▶ WHAT YOU ARE ASKED TO DO
Copy out every row below word for word, leaving out the pictures.

▶ Questions on scene geometry
────────────────────────────────────────
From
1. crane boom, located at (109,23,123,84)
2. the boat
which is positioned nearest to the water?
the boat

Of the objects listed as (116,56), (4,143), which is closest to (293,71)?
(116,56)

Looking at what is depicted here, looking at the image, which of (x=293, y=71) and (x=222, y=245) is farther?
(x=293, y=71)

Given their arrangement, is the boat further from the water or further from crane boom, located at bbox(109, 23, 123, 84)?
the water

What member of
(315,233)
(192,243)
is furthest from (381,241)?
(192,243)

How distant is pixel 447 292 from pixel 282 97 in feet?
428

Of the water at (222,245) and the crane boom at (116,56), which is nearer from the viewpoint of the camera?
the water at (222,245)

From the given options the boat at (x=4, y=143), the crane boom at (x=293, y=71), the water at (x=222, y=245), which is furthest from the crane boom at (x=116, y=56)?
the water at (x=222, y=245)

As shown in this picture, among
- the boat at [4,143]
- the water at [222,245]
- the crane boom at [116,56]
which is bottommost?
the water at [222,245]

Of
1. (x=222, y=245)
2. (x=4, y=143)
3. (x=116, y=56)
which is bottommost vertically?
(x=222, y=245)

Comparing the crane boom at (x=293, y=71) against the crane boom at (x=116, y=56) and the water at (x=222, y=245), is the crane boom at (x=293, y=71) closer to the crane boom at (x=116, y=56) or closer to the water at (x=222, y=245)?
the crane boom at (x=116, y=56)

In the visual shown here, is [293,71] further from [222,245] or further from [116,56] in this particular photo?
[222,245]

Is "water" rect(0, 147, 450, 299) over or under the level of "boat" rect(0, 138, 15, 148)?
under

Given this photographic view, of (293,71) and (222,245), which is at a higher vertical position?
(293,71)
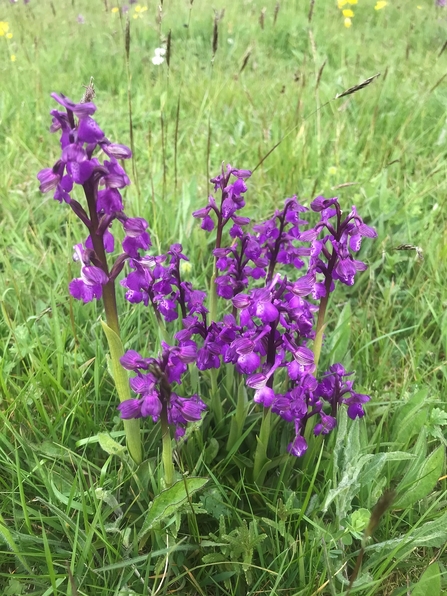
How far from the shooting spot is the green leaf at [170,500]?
146 cm

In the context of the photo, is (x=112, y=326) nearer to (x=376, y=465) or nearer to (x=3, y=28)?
(x=376, y=465)

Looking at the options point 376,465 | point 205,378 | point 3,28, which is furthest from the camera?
point 3,28

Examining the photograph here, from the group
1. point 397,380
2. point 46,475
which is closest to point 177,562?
point 46,475

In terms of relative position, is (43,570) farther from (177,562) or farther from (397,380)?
(397,380)

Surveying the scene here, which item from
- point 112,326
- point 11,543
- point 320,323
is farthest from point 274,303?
point 11,543

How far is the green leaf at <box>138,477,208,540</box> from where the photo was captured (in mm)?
1461

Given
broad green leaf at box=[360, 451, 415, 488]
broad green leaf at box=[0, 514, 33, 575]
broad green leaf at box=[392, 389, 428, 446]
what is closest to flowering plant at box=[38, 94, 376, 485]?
broad green leaf at box=[360, 451, 415, 488]

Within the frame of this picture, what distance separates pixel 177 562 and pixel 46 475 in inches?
21.2

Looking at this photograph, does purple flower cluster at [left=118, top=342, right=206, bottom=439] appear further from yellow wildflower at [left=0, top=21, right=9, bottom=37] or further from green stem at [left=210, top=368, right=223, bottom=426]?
yellow wildflower at [left=0, top=21, right=9, bottom=37]

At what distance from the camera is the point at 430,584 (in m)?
1.45

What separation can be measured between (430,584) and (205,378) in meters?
1.08

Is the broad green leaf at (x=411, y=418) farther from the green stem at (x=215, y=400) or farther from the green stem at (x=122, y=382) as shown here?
the green stem at (x=122, y=382)

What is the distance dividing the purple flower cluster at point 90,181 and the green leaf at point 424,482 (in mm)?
1233

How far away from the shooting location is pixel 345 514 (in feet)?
5.22
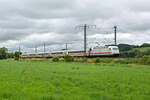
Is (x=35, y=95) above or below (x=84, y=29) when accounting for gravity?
below

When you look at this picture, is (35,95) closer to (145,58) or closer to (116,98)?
(116,98)

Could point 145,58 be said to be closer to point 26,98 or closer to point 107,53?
point 107,53

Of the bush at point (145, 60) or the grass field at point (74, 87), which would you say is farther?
the bush at point (145, 60)

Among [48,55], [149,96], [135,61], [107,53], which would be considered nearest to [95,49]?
[107,53]

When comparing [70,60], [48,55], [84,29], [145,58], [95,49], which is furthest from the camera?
[48,55]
────────────────────────────────────────
▶ RESPONSE
From
1. crane boom, located at (109,23,123,84)
2. the boat
which is positioned nearest to the water?
the boat

Of the objects listed as (116,56), (4,143), which is closest to (293,71)?
(116,56)

Looking at what is depicted here, looking at the image, which of (x=293, y=71) and (x=222, y=245) is farther?
(x=293, y=71)

Given their arrangement, is the boat further from the water or further from crane boom, located at bbox(109, 23, 123, 84)?
the water

What member of
(315,233)
(192,243)
is furthest from (381,241)?
(192,243)

How distant is pixel 447 292 from pixel 282 97 in feet?
428

Of the water at (222,245) and the crane boom at (116,56), which is nearer from the viewpoint of the camera?
the water at (222,245)

From the given options the boat at (x=4, y=143), the crane boom at (x=293, y=71), the water at (x=222, y=245), which is furthest from the crane boom at (x=116, y=56)?
the water at (x=222, y=245)

As shown in this picture, among
- the boat at [4,143]
- the water at [222,245]
- the crane boom at [116,56]
which is bottommost?
the water at [222,245]

Of
1. (x=222, y=245)
2. (x=4, y=143)
3. (x=116, y=56)
which is bottommost vertically?
(x=222, y=245)

Comparing the crane boom at (x=293, y=71) against the crane boom at (x=116, y=56) and the water at (x=222, y=245), is the crane boom at (x=293, y=71) closer to the crane boom at (x=116, y=56) or closer to the water at (x=222, y=245)?
the crane boom at (x=116, y=56)

In the visual shown here, is [293,71] further from [222,245] or further from [116,56] in this particular photo?
[222,245]

Is "water" rect(0, 147, 450, 299) over or under the level of "boat" rect(0, 138, 15, 148)?
under

Given this photographic view, of (293,71) and (222,245), which is at a higher vertical position?
(293,71)
How far from the shooting spot is the green leaf at [170,500]?
146 cm

In the context of the photo, is (x=112, y=326) nearer to (x=376, y=465) or nearer to (x=3, y=28)?
(x=376, y=465)

Looking at the options point 376,465 | point 205,378 | point 3,28, which is furthest from the camera?
point 3,28

Examining the photograph here, from the group
1. point 397,380
2. point 46,475
which is closest to point 177,562?
point 46,475

In terms of relative position, is (43,570) farther from (177,562) or farther from (397,380)?
(397,380)

Surveying the scene here, which item from
- point 112,326
- point 11,543
- point 320,323
is farthest from point 274,303?
point 11,543

How far is the green leaf at <box>138,477,208,540</box> from where the photo was captured (in mm)?
1461

Given
broad green leaf at box=[360, 451, 415, 488]
broad green leaf at box=[0, 514, 33, 575]
broad green leaf at box=[392, 389, 428, 446]
what is closest to flowering plant at box=[38, 94, 376, 485]?
broad green leaf at box=[360, 451, 415, 488]

Within the frame of this picture, what distance separates pixel 177 562 and pixel 46 475 in inches?
21.2

Looking at this photograph, does purple flower cluster at [left=118, top=342, right=206, bottom=439] appear further from yellow wildflower at [left=0, top=21, right=9, bottom=37] or further from green stem at [left=210, top=368, right=223, bottom=426]?
yellow wildflower at [left=0, top=21, right=9, bottom=37]

At what distance from the camera is the point at 430,584 (in m)?
1.45

What separation can be measured between (430,584) and (205,378) in meters?
1.08

Is the broad green leaf at (x=411, y=418) farther from the green stem at (x=215, y=400) or farther from the green stem at (x=122, y=382) as shown here?
the green stem at (x=122, y=382)

What is the distance dividing the purple flower cluster at point 90,181 and the green leaf at point 424,482 (in mm)?
1233

How far away from the shooting location is pixel 345 514 (in feet)?
5.22
Is (x=35, y=95) above or below (x=84, y=29) when accounting for gravity?
below

When you look at this picture, is (35,95) closer to (145,58) or closer to (116,98)?
(116,98)

Could point 145,58 be said to be closer to point 26,98 or closer to point 107,53?
point 107,53

Of the bush at point (145, 60) or the grass field at point (74, 87), which would you say is farther?
the bush at point (145, 60)

Among [48,55], [149,96], [135,61], [107,53], which would be considered nearest to [95,49]?
[107,53]

When comparing [70,60], [48,55], [84,29], [145,58], [95,49], which is furthest from the camera?
[48,55]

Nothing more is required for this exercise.